Когда Алихан отрыл глаза, он не сразу понял, где находится. Помещение было длинное, с низким потолком, без окон. По стене тянулись трубы теплоцентрали в стекловате, вдоль другой стены грудились узкие слесарные верстаки с поломанными тисками. Стоял застарелый запах железа, он перемешивался с теплой вонью от гнилых тюфяков, заскорузлой от грязи одежды, нечистых тел. На всем пространстве пола лежали скрюченные фигуры, все как один лицом вниз, уткнувшись в руки, словно их били, а они пытались защитить лицо от ударов. Тусклая лампочка у дверей еле светила, невозможно было понять, день теперь или ночь. Судя по тяжелой тишине с храпом, судорожными вскриками во сне, стонами и словно бы щенячьим повизгиваниям, была глухая ночь.

На голову Алихана была натянута болоневая «аляска» с оторванным капюшоном, воняющая помойкой, на ногах – грязные кроссовки без шнурков, бесформенные, тоже с помойки.
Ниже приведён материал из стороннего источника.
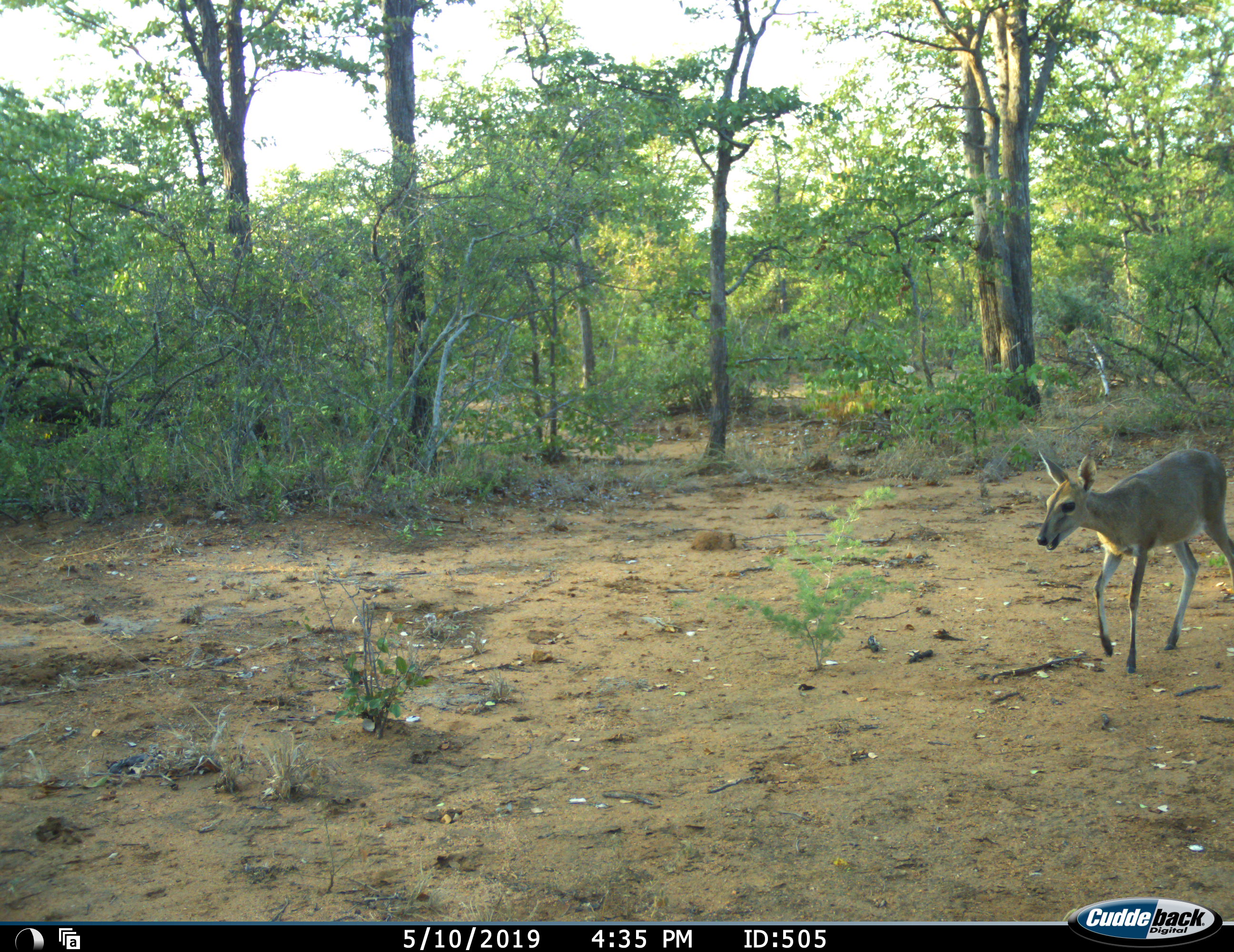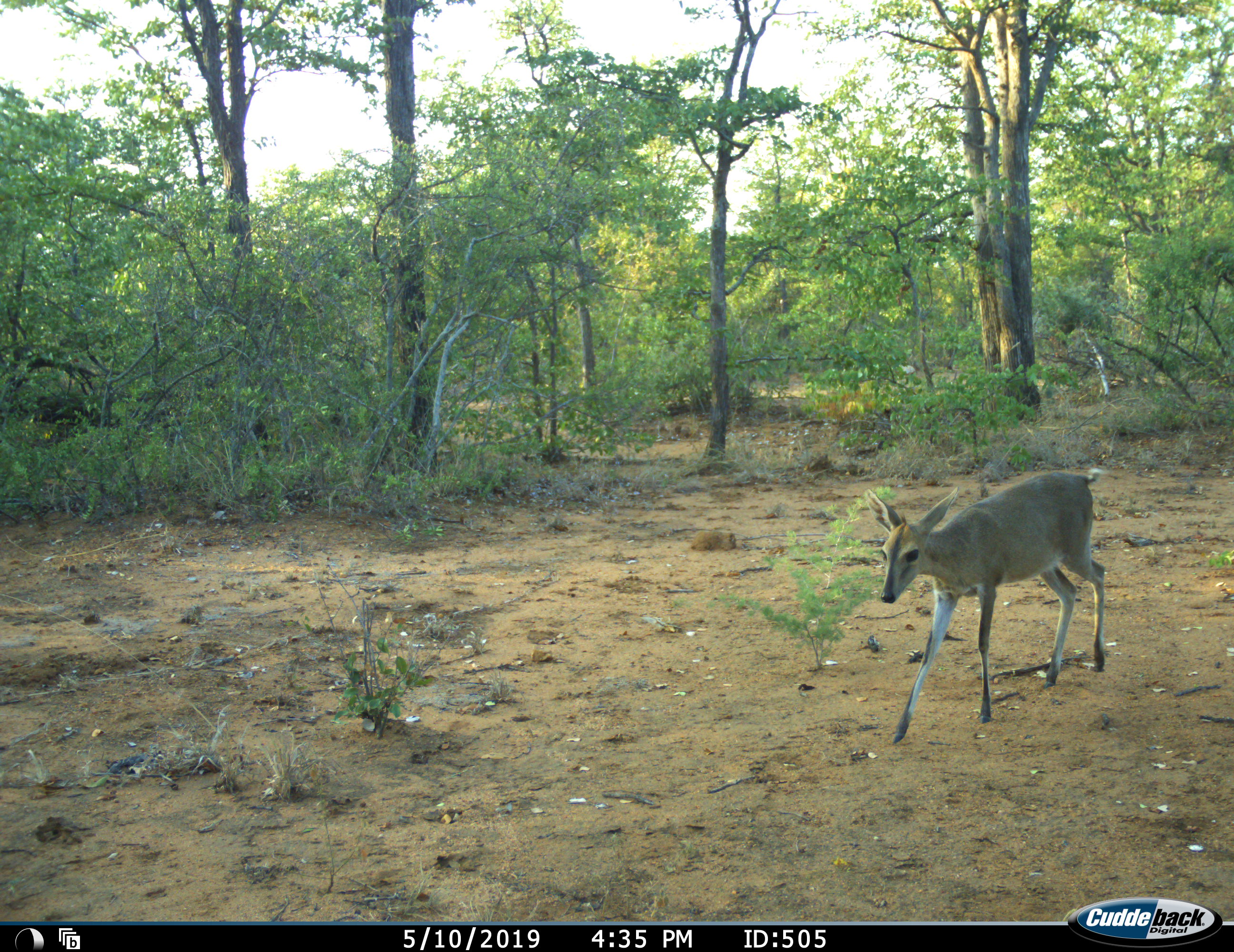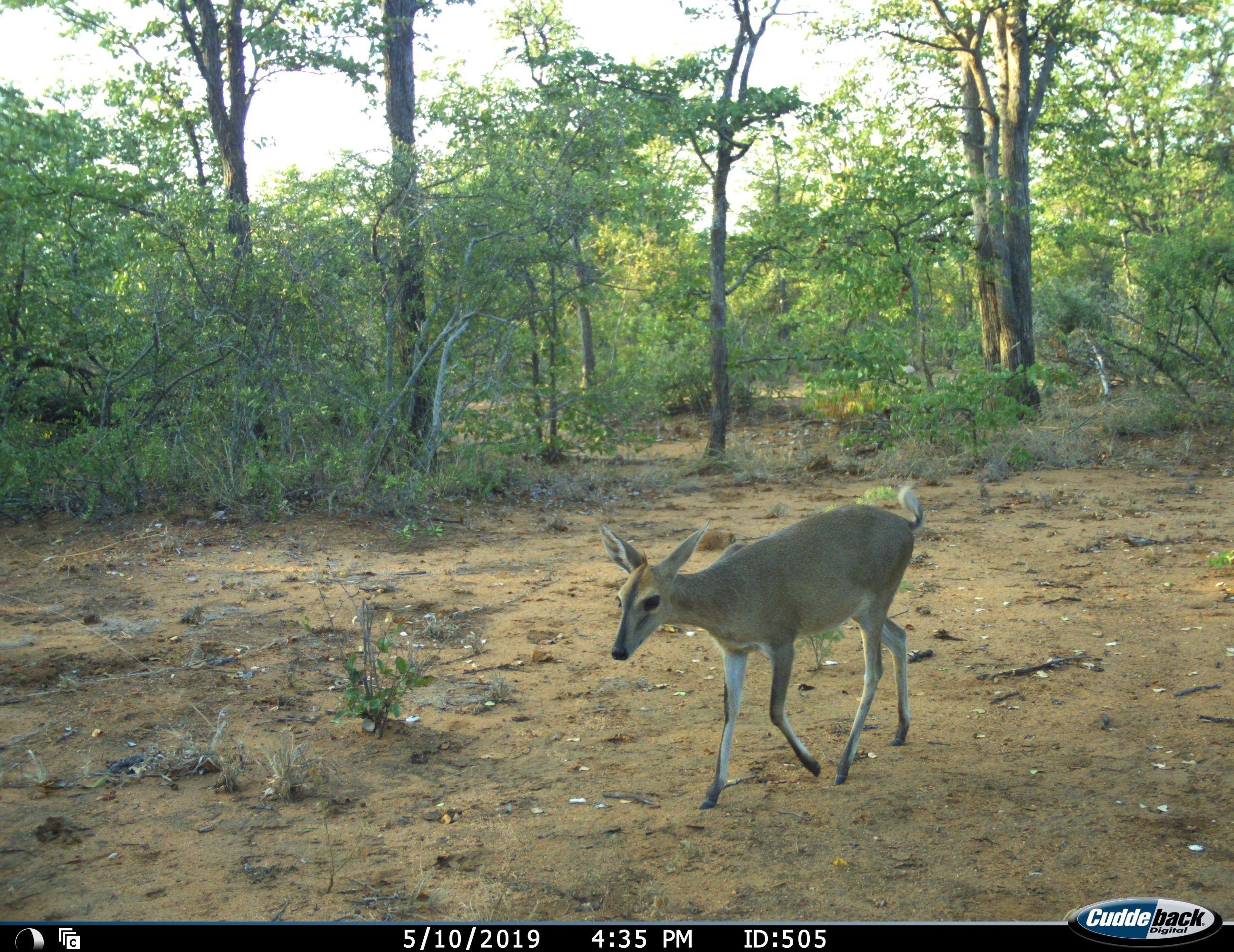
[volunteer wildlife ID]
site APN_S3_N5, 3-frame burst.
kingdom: Animalia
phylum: Chordata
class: Mammalia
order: Artiodactyla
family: Bovidae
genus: Sylvicapra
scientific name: Sylvicapra grimmia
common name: common duiker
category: duikercommongrey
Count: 1.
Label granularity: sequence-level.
Но он не чувствовал вони, он вообще ничего не чувствовал, все реакции организма остались где-то там, в другой жизни, а здесь был только постоянный шум в голове, в котором, как голоса людей на аэродроме, глохли все мысли.
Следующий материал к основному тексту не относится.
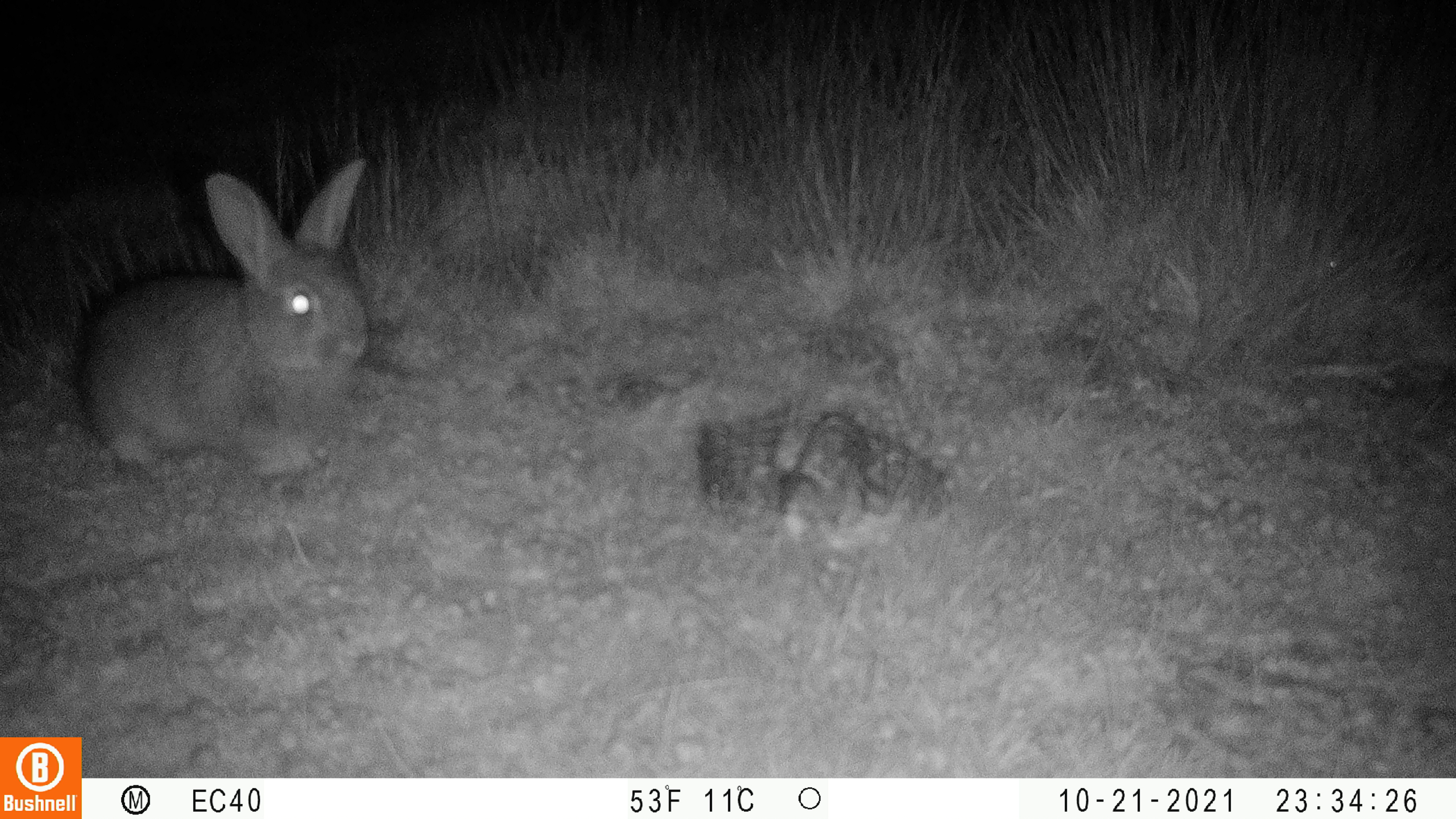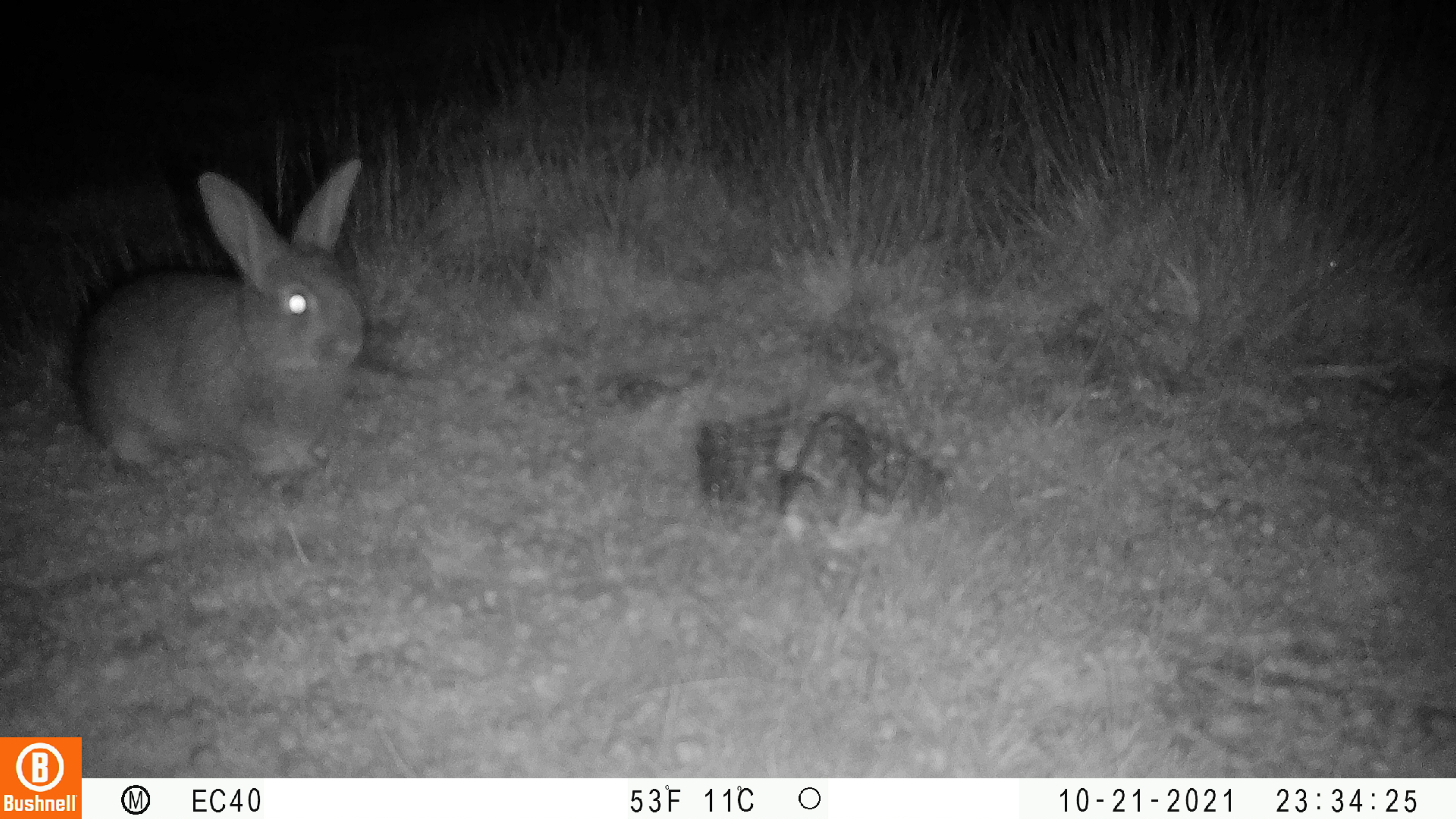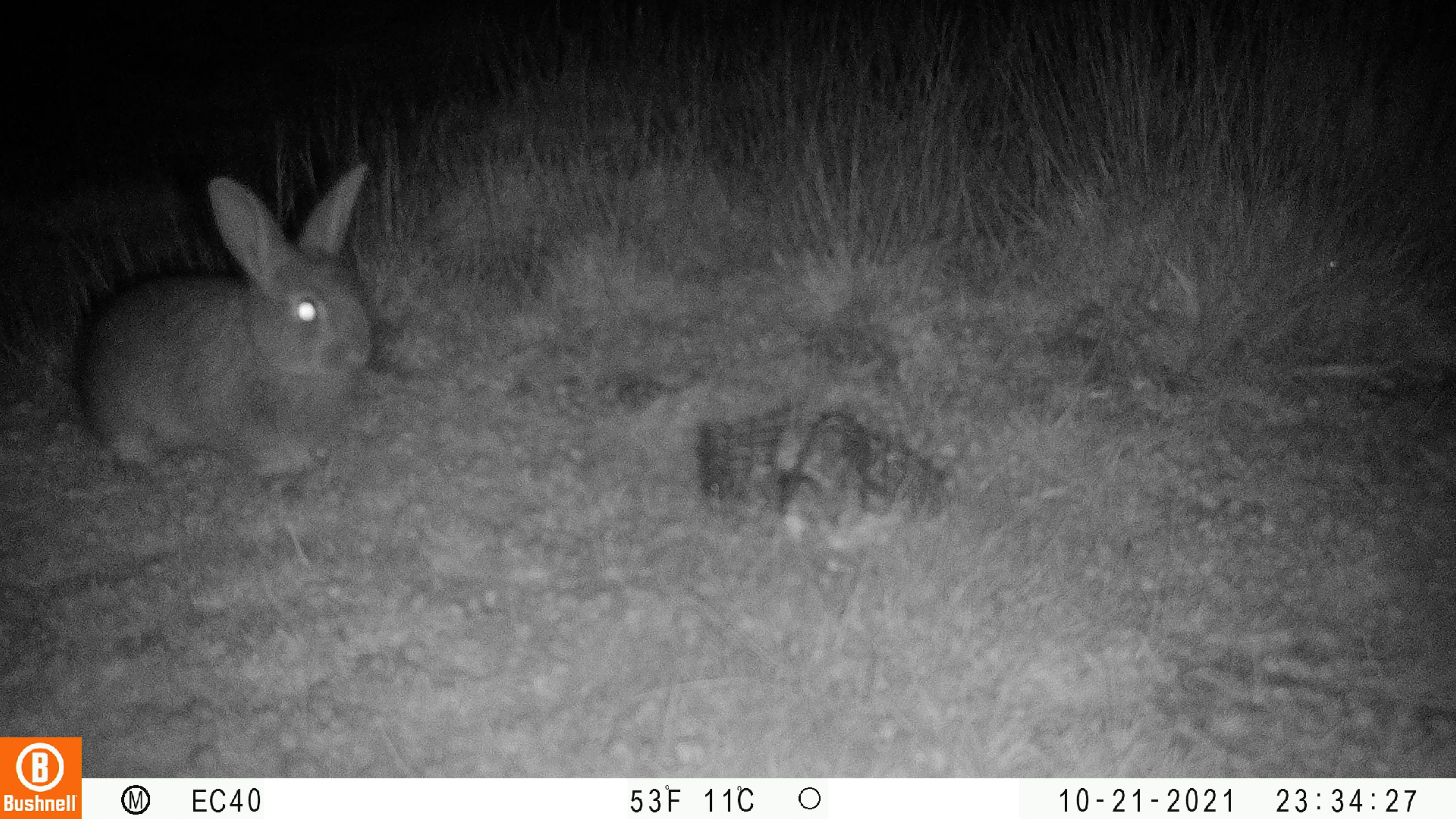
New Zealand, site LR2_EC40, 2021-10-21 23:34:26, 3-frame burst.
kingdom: Animalia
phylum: Chordata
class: Mammalia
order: Lagomorpha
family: Leporidae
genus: Oryctolagus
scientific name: Oryctolagus cuniculus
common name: european rabbit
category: rabbit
Он выпростался из «аляски» и сел, привалившись к стене. Рядом завозились, из тряпья поднялась плешивая голова с бородищей до глаз, прохрипела:

– Поплохело, браток? Сейчас поправимся, у меня есть.

– Какой сегодня день? – спросил Алихан.

– А кто ж его знает? Какой Бог дал, такой и день. Ты не вникай, так оно проще.

– Давно я здесь?

– Как посмотреть. Неделя – давно? Если сидеть пятнадцать суток – полсрока. Если пятнадцать лет – базарить не о чем.

Говоря это, бородач извлек из-под изголовья сидор, порылся в нем, достал горбушку черного хлеба, потом два помятых пластмассовых стакана и наконец с особой осторожностью, даже торжественностью, наполненную мутноватой жидкостью четвертинку без этикетки, заткнутую бумажной пробкой.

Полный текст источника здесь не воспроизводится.